Information provided:
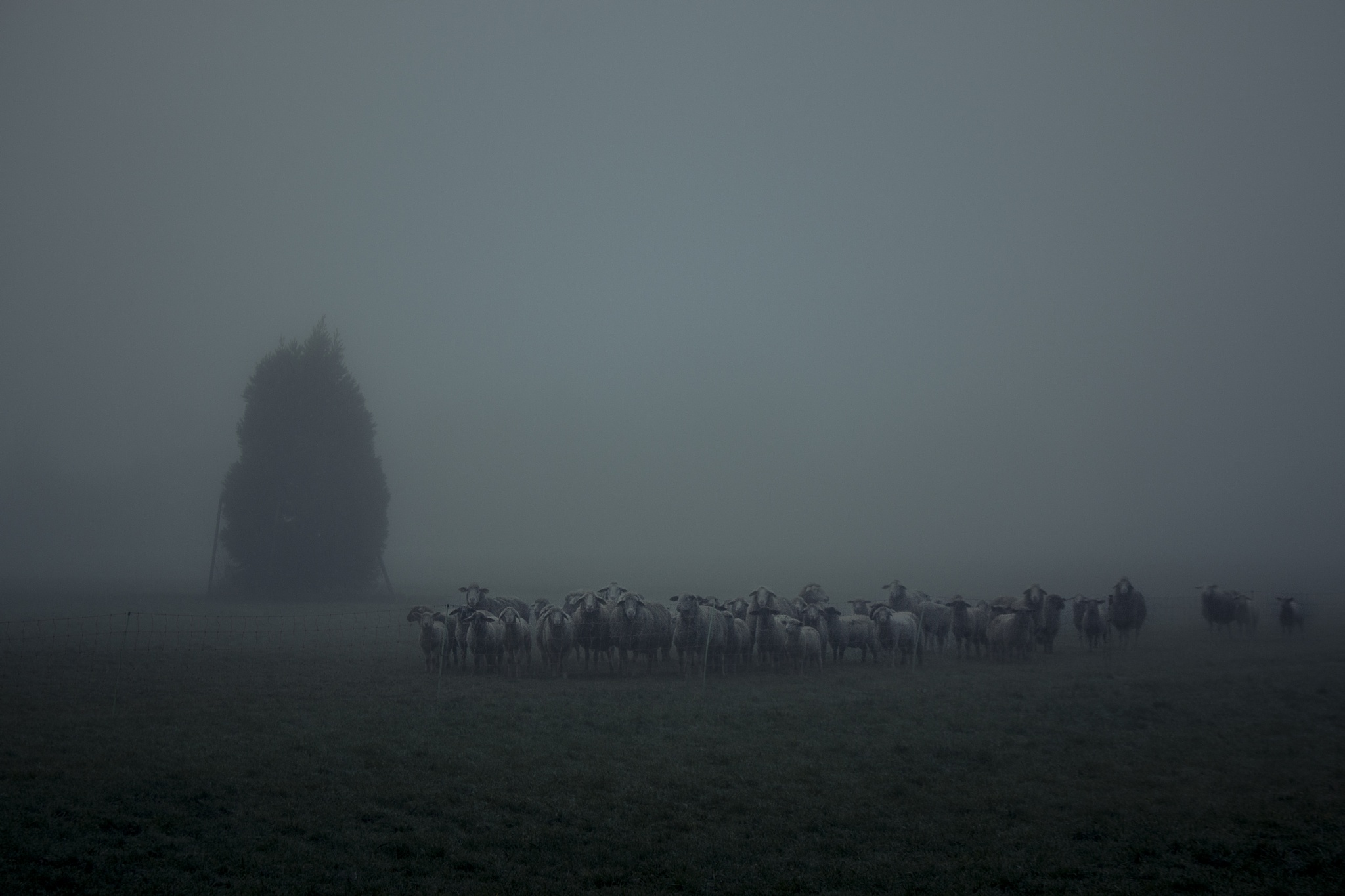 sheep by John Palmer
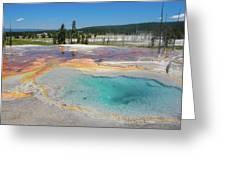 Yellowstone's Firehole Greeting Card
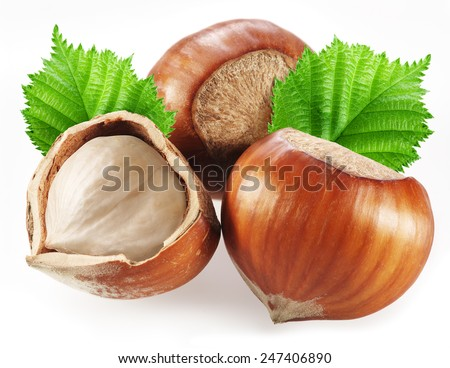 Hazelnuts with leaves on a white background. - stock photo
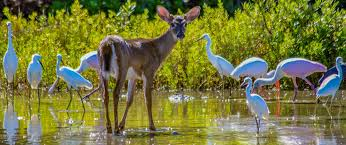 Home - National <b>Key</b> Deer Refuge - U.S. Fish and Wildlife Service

Exercise requirements: Write out the data above in full and exactly, but without the pictures.

Answer below:
 sheep by John Palmer
 Yellowstone's Firehole Greeting Card
 Hazelnuts with leaves on a white background. - stock photo
 Home - National <b>Key</b> Deer Refuge - U.S. Fish and Wildlife Service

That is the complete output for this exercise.